The 12th Man, and I don’t mean the fat kid at school who was always sub, no, I refer of course to the crowd, the supporters, the fans, that guy with ten bellies who’s always at St James Park with his top off, come rain, shine or nuclear holocaust.

The 12th Man

It is often mooted by managers and pundits alike that the crowd can have a huge influence on proceedings on the pitch.  This is also said to be a large part of home advantage, yes having a pitch where surroundings are familiar and the canteen staff know just how you like your boiled egg and cup of char is comforting, but forty thousand partisan supporters gives you an edge, and as testament to that, there have been some very strange results this season.

Even last season when lockdown began, those nerdy Opta people were already noticing that home advantage wasn’t, well, working. So let’s delve a little deeper into this well known, but probably not so well appreciated phenomenon.  You wouldn’t have thought that having a mob suggesting loudly that the referee pleasures himself, or that he may need a trip to the opticians could affect eleven individuals so much. As a side note here VAR should negate the need for optical assistance for the officials, after all, they now get to watch any questionable incident in slow motion from six different angles… and then get it wrong!

The 12th Man

As I have alluded to in my Euro 2021 being cancelled blog, sport is the nation’s favourite pastime (I didn’t back it up then, and I don’t intend to do it now), and having supporters who are so entrenched in the success of a club they will sit in the cold and the rain and issue tribal roars of encouragement, it’s going to get the adrenaline pumping.  Remember when you were six years old and Mom and Dad were cheering you on in the egg and spoon race, and you felt like Linford Christie running the 100m in sub ten seconds, yeah that, except multiplied by forty thousand.
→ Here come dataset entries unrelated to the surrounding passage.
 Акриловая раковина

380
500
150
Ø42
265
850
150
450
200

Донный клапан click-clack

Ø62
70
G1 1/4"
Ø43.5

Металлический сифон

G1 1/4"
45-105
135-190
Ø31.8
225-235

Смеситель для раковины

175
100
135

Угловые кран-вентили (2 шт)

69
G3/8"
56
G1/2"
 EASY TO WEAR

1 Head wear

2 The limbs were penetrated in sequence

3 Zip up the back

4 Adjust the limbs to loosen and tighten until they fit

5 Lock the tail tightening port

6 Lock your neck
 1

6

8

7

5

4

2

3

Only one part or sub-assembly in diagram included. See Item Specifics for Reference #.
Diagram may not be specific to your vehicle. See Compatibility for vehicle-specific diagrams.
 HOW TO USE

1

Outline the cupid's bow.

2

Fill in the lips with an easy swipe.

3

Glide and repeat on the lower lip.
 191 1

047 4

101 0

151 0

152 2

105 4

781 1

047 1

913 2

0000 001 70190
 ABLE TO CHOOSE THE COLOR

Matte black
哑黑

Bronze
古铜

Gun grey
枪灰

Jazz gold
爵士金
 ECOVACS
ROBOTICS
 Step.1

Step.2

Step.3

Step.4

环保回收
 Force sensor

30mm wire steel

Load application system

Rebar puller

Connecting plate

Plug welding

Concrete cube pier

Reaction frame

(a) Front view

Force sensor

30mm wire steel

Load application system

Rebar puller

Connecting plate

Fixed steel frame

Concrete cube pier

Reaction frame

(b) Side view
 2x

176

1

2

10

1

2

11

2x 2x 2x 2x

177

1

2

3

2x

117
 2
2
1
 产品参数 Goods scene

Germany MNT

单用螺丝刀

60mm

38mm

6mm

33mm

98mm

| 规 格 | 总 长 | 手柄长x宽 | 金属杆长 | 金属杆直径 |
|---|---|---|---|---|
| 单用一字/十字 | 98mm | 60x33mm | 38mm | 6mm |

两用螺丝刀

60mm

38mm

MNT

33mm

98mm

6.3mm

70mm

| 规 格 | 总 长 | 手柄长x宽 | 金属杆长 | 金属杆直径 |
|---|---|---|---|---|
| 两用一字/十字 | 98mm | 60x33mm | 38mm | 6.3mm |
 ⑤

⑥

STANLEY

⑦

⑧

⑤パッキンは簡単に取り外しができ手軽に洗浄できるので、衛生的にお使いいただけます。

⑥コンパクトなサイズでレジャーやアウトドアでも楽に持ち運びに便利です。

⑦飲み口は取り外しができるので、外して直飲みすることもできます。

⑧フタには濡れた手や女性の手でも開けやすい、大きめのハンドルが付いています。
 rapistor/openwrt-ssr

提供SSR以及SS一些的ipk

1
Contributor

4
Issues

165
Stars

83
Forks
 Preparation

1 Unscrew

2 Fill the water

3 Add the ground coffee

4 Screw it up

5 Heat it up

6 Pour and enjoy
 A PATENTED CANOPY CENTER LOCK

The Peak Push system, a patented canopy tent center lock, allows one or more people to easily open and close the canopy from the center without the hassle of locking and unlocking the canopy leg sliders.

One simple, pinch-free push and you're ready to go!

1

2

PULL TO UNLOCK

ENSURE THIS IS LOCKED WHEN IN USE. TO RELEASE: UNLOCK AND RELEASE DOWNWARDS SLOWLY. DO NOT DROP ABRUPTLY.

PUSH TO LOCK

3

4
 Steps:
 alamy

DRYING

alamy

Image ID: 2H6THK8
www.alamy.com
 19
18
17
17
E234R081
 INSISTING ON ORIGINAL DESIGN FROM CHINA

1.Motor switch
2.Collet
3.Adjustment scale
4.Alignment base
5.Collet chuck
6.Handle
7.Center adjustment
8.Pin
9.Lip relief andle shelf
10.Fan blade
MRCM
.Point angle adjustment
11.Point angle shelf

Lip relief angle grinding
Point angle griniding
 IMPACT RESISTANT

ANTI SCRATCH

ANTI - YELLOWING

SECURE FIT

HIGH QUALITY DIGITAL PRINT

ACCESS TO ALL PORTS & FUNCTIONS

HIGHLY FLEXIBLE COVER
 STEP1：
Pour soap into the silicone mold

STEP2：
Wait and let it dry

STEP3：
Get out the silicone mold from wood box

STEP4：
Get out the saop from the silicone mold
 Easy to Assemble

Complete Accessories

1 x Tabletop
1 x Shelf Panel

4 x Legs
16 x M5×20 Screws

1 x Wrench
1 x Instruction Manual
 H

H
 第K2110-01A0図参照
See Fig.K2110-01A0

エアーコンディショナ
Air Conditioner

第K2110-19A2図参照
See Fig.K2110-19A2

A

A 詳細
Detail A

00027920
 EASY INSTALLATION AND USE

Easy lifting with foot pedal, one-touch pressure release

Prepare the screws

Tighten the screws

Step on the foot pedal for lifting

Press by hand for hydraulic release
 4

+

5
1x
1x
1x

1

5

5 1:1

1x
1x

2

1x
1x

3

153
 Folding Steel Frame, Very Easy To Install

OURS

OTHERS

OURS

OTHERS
Of course, a supporters role is not simply to cheer when you score, boo when you concede and berate the officials, oh no, it’s much more complicated than that.  You see a supporter has a moral duty to come up with chants that take the piss out of the away team and fans… it’s the law.  It would be remiss of me not to provide some examples, so here they are:-

We’ve got Di Canio, You’ve got our stereos

West Ham fans to Liverpool fans

Your teeth are offside, your teeth are offside, Luis Suarez, your teeth are offside

Manchester United fans singing about Liverpool’s Luis Suarez.

And when challenged by the opposing horde, they must of course respond in kind. This particular one is to the tune of ‘Amore’

When you’re sat in row Z, and the ball hits your head, that’s Zamora, that’s Zamora
Fulham fans

When the ball hits the goal, It’s not Shearer or Cole, It’s Zamora

Brighton fans

So there you have it, empirical proof that the funniest people on the planet go to football matches.

The crowd is the most important part of football (and many other spectator sports). Without them working a double shift at ASDA (other supermarkets are available) on a grim Monday evening to earn that extra £50, so that when Saturday comes they can sit in the stadium and behave like a complete yobbo, there would be no billion-pound industry.


The prawn sandwich brigade in the corporate boxes aren’t supporters, they’re just a bunch or hooray Henry’s that like to get away from their wives and drink Grey Goose, pretending they’re better than the common folk.  It’s not true. The real supporters will be there with wives, girlfriends, kids, dogs and next door’s pet hamster if they can find a shirt that fits.  They’ll pay £8 for some watered-down lager and a pie straight out of Sweeny Todd’s oven, they don’t care.  It’s about the experience, the camaraderie, joining in the celebration when you win and blaming the ref when you lose.  For me, that’s where the real power of the 12th man resides.

I have sat in a box and watched a match, and I’ve sat in the posh seats too, and I’d swap it every time to sit in the Kop with all the other working-class people that watch because it’s their passion, not because it’s a tax write off or to impress their rotary club mates.


For my closing salvo I shall address the TV coverage without fans… it’s unreal, and I don’t mean that in the sense that it’s amazing, I mean the matches don’t seem real, with no crowd noise it’s like watching a training match.  So much so that whether I’m watching on Sky, BT Sport or Amazon (again see my other blog for details, I don’t pay for all of them!) I have to make sure I turn on the artificial crowd noise.  The emotions of the faithful are so intrinsic to the whole package, without them it’s sterile, it’s just lacking something.  Although I must admit the quality of the artificial noise varies, especially when there’s a goal, there’s no build-up of noise, just background chatter, then suddenly a roar of delight.  It’s akin to the sound effects on Kick Off 2 on the Amiga, there was life before FIFA 21 on your shiny new PS5 y’know.